What does America say?
Here America believes that after the death of Al-Zawahiri, Al Qaeda has not yet announced the name of any of its new successors. A high-ranking member is seen by experts as the top and leading contender. At present, the US administration has not given any official statement on the said video.

Who was al-Zawahri?

An Egyptian, al-Zawahri was born June 19, 1951, to a comfortable family in a leafy, drowsy Cairo suburb.
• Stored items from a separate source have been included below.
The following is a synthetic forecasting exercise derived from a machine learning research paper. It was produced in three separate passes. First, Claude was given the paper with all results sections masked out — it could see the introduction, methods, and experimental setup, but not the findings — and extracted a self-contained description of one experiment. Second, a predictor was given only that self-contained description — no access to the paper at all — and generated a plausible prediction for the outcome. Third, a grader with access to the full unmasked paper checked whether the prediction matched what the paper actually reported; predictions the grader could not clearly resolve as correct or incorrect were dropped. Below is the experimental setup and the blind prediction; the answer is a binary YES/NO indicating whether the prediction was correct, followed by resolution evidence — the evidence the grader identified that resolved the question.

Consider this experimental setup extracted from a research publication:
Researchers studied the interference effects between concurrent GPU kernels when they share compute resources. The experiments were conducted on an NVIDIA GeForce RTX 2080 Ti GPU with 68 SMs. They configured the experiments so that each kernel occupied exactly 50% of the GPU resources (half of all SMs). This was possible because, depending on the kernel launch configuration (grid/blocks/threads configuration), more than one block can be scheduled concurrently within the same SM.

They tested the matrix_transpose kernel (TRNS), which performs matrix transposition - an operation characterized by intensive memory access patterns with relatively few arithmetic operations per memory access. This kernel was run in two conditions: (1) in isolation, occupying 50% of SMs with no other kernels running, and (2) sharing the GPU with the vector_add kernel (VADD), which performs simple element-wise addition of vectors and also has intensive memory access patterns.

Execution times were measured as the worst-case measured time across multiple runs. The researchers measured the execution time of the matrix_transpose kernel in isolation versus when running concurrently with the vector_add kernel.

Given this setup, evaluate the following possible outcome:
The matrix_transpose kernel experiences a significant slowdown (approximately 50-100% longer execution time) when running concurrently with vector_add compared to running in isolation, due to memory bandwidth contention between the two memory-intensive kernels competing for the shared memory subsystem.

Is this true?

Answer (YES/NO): NO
Religiously observant from boyhood, he immersed himself in a violent branch of a Sunni Islamic revival that sought to replace the governments of Egypt and other Arab nations with a harsh interpretation of Islamic rule.

Al-Zawahri worked as an eye surgeon as a young adult, but also roamed Central Asia and the Middle East, witnessing Afghans’ war against Soviet occupiers in that country, and meeting young Saudi Osama bin Laden and other Arab militants rallying to help Afghanistan expel Soviet troops.

al-Zawahri

He was one of the hundreds of militants captured and tortured in an Egyptian prison after Islamic fundamentalists’ assassination of President Anwar Sadat in 1981. Biographers say the experience further radicalized him. Seven years later, al-Zawahri was present when bin Laden founded al-Qaida. 

Al-Zawahri merged his own Egyptian militant group with al-Qaida. He brought al-Qaida organizational skill and experience — honed underground in Egypt, evading Egyptian intelligence — that allowed al-Qaida to organize cells of followers and strike around the world.